Schema paths are string literals in the generated code. They do not change at runtime.

6.2 Instance Path Construction

Instance paths are built at runtime via string concatenation:

Descent into Appended to instancePath
Array element at index i "/" + i
Object property with key k "/" + k
Discriminator tag value "/" + tagFieldName
Discriminator variant (nothing -- same object)
Ref target (nothing -- transparent)

7. Conformance

Generated code conforms to this spec if:

  1. For any valid RFC 8927 schema and any JSON instance, the generated validate(instance) function returns the same set of (instancePath, schemaPath) error pairs that RFC 8927 Section 3.3 specifies.

  2. The generated code passes the official JTD validation test suite (validation.json from json-typedef-spec) when used as the validation engine.

  3. The code generator rejects invalid schemas at generation time per the constraints in Section 3.4.

  4. The generated code contains no dead code: no helper functions, loops, branches, or checks that the schema does not require.

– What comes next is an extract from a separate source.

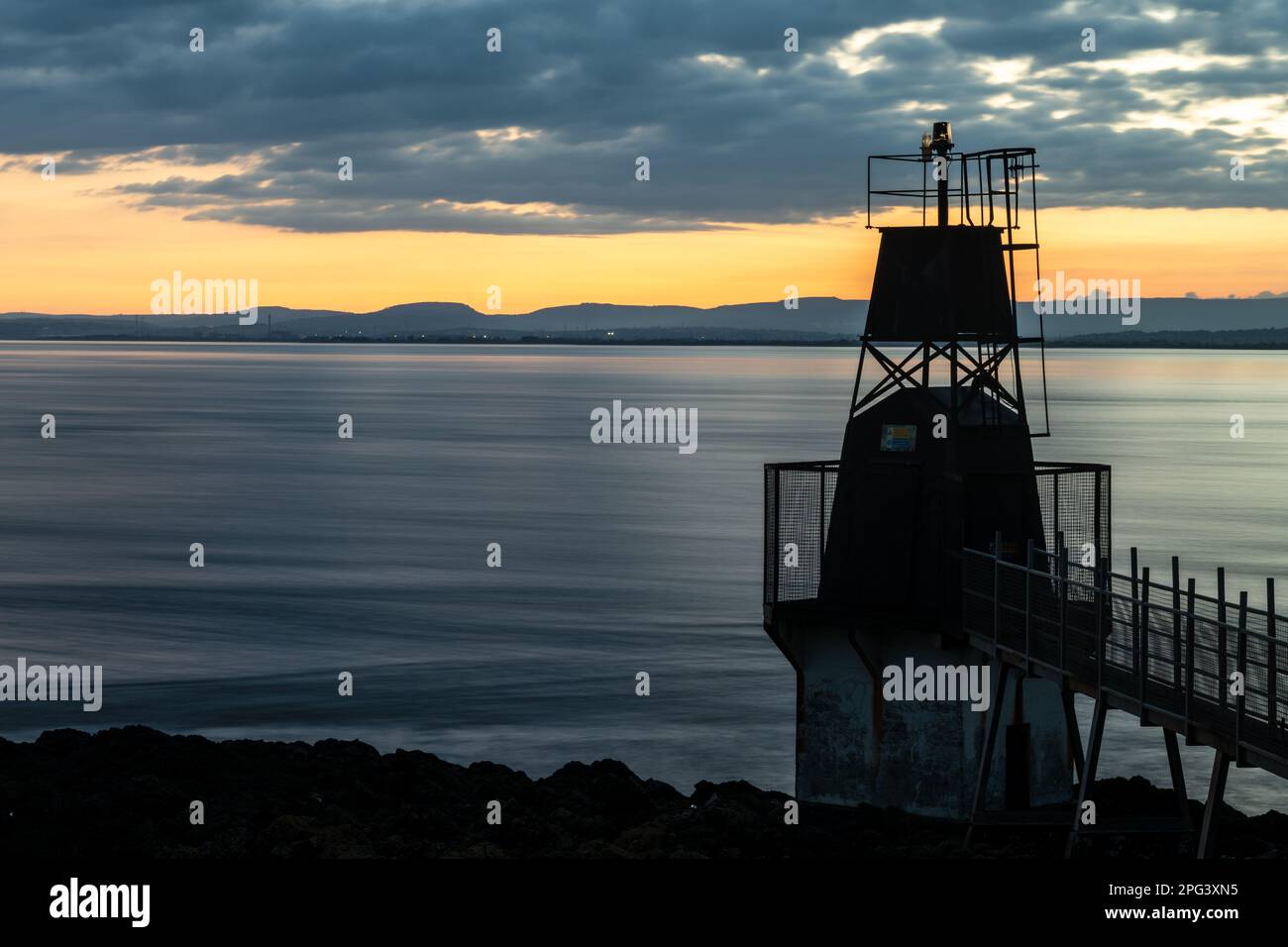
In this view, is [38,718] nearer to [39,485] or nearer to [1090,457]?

  5. Validation does not short-circuit. All errors are collected in a single pass.

8. Worked Example

Schema:

{
  "properties": {
    "name": { "type": "string" },
    "age":  { "type": "uint8" },
    "tags": { "elements": { "type": "string" } }
  },
  "optionalProperties": {
    "email": { "type": "string" }
  }
}

Compiled AST (intermediate, discarded after emission)

Properties {
  required: {
    "name" -> Type { type: "string" },
    "age"  -> Type { type: "uint8" },
    "tags" -> Elements { schema: Type { type: "string" } }
  },
  optional: {
    "email" -> Type { type: "string" }
  },
  additional: false
}

Generated Code (JavaScript ES2020)

export function validate(instance) {
  const e = [];
  if (instance === null || typeof instance !== "object" || Array.isArray(instance)) {
    e.push({instancePath: "", schemaPath: "/properties"});
    return e;
  }

  if (!("name" in instance)) e.push({instancePath: "", schemaPath: "/properties/name"});
  else if (typeof instance["name"] !== "string")
    e.push({instancePath: "/name", schemaPath: "/properties/name/type"});

  if (!("age" in instance)) e.push({instancePath: "", schemaPath: "/properties/age"});
  else {
    const v = instance["age"];
    if (typeof v !== "number" || !Number.isInteger(v) || v < 0 || v > 255)
      e.push({instancePath: "/age", schemaPath: "/properties/age/type"});
  }

  if (!("tags" in instance)) e.push({instancePath: "", schemaPath: "/properties/tags"});
  else if (!Array.isArray(instance["tags"]))
    e.push({instancePath: "/tags", schemaPath: "/properties/tags/elements"});
  else {
    const arr = instance["tags"];
    for (let i = 0; i < arr.length; i++) {
      if (typeof arr[i] !== "string")
        e.push({instancePath: "/tags/" + i, schemaPath: "/properties/tags/elements/type"});
    }
  }

  if ("email" in instance && typeof instance["email"] !== "string")
    e.push({instancePath: "/email", schemaPath: "/optionalProperties/email/type"});

  for (const k in instance) {
    if (k !== "name" && k !== "age" && k !== "tags" && k !== "email")
      e.push({instancePath: "/" + k, schemaPath: ""});
  }

  return e;
}

No helper functions. No dead code. Every line corresponds to a specific constraint in the schema.

Validation of example instance

Instance:

{ "name": "Alice", "age": 300, "tags": ["a", 42], "extra": true }

Errors produced:

[
  { "instancePath": "/age",    "schemaPath": "/properties/age/type" },
  { "instancePath": "/tags/1", "schemaPath": "/properties/tags/elements/type" },
  { "instancePath": "/extra",  "schemaPath": "" }
]
  • age: 300 is a number with zero fractional part, but 300 > 255 (uint8 max).
  • tags/1: 42 is not a string.
  • extra: not in required or optional properties, and additionalProperties defaults to false.